Royal 02 - Royal Passion
Page 27
And how different was the court of Louis Philippe. There was no glory and no grandeur there. There was only pompous respectability, lean times, and, as one sage put it, “a chicken-hearted monarchy which allows France to be humiliated.” Their country, which had once stretched from the English Channel to the Rhine River, from the North Sea to the Ottoman Empire, had been reduced to less than the original boundaries before Napoleon. Stirring events, important revolutions, and alterations in the governments of other countries had taken place while France stood idly by. People were starving in the winter cold while nothing was being done to help. They were being ruled by a corrupt and vulgar middle class and a ridiculous usurping king, a cause for shame. A change would have to be better; it could not be worse.
The poet-politician Lamartine's book, Histoire des Girondins, with its idealistic presentation of the revolution and excuses for the excesses of the Terror, was being read and quoted everywhere. Lamartine was much in demand as a speaker at the series of reformist banquets that were being given all over the country. At these banquets people were being fed great helpings of oratory concerning universal suffrage, the rule of the common man. It went down well. The king and his advisers watched the unusual feasts with mounting alarm.
At the gatherings in the public salon at Ruthenia House, there was unimpaired complacency among the increasingly staid visitors. Louis Philippe was a decent and moderate man. His reign had been the most stable since the revolution. No one would be mad enough to resort once again to violent change with all its attendant dangers, no matter how much romantics such as Lamartine ranted about individual freedom.
But as company in the public salon grew thinner and more middle class in complexion, the visitors to the private quarters of the prince not only increased in number, but became more rabidly opposed to the present government. Here came the writers and artists, sculptors and composers who had been in the vanguard of the romantic movement; Hugo, Balzac, Madame Dudevant, and Lamartine, with a dozen others. They talked, argued, drank, and sometimes smoked small Turkish cigars or the exotic hookah with pellets of opium. How seriously they took what they had to say, how much they truly desired the reforms that would bring about the rule by the common man they so avidly espoused, was difficult to say.

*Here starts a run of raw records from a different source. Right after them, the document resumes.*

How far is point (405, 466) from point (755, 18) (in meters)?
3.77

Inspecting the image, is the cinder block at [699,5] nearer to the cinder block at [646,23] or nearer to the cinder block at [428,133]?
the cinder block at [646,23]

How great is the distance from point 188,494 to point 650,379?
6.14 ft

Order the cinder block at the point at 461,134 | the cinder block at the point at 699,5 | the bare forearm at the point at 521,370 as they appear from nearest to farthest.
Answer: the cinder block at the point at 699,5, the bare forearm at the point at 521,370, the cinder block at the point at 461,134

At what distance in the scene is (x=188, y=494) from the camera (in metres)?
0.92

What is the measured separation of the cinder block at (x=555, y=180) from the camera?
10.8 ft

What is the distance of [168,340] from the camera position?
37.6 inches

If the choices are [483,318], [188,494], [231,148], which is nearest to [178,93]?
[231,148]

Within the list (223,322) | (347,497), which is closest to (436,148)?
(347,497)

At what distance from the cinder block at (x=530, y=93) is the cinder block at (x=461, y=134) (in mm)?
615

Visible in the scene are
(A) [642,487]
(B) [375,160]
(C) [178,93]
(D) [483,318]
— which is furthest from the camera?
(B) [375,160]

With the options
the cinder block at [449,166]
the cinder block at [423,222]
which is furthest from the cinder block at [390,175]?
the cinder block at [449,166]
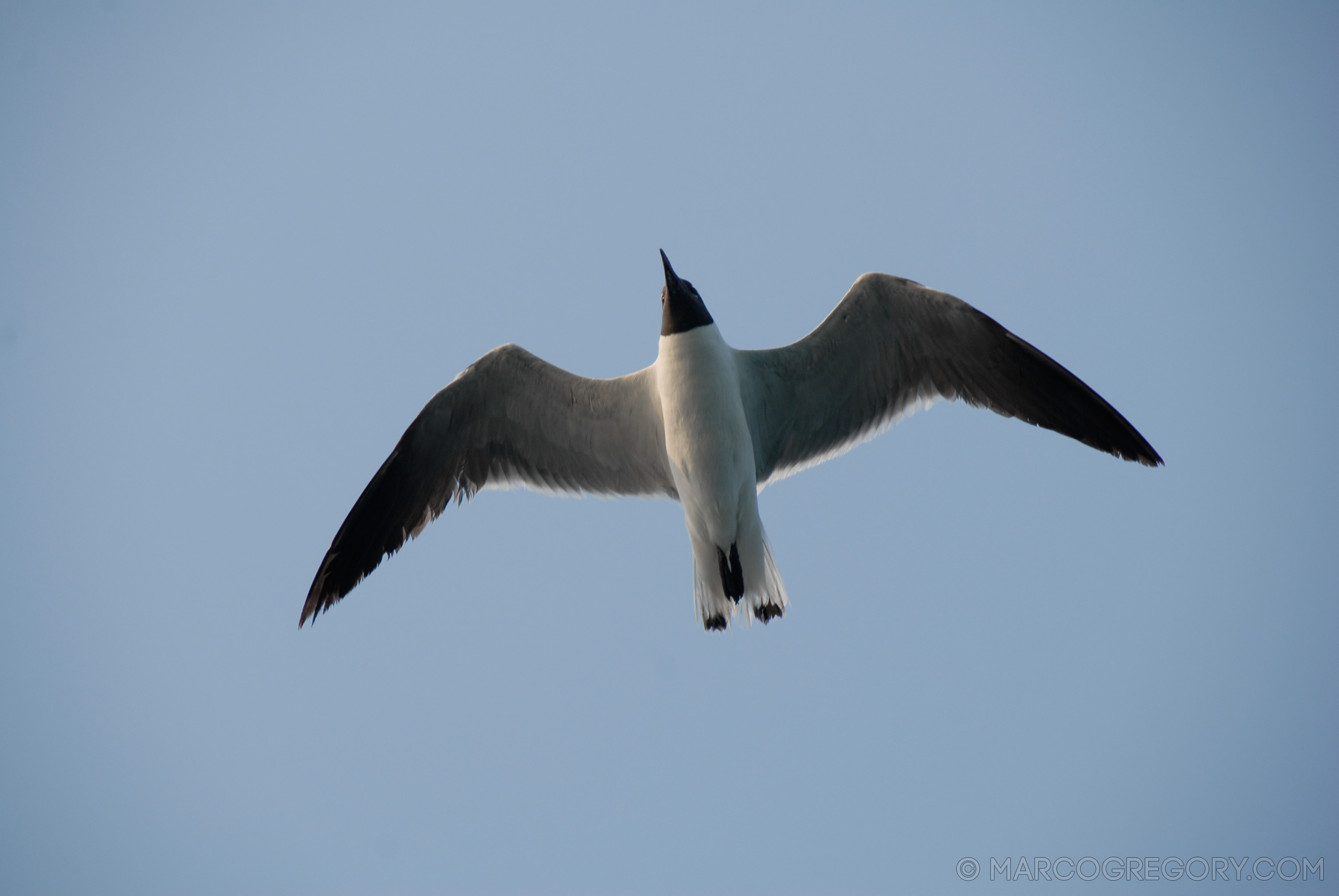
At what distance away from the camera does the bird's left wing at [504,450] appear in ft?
18.8

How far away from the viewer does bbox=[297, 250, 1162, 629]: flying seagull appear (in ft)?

The stream of merchants, modistes, doctors, lawyers, maids, hairdressers, and drivers of drays continued to flow through the house. The cadre came and went on mysterious missions. Mara would have expected that such activity would slow with the defeat of the assassination plot; instead it seemed to increase. The information gathered was seldom mentioned among the ladies, but from an occasional reference was assumed to be less than reassuring.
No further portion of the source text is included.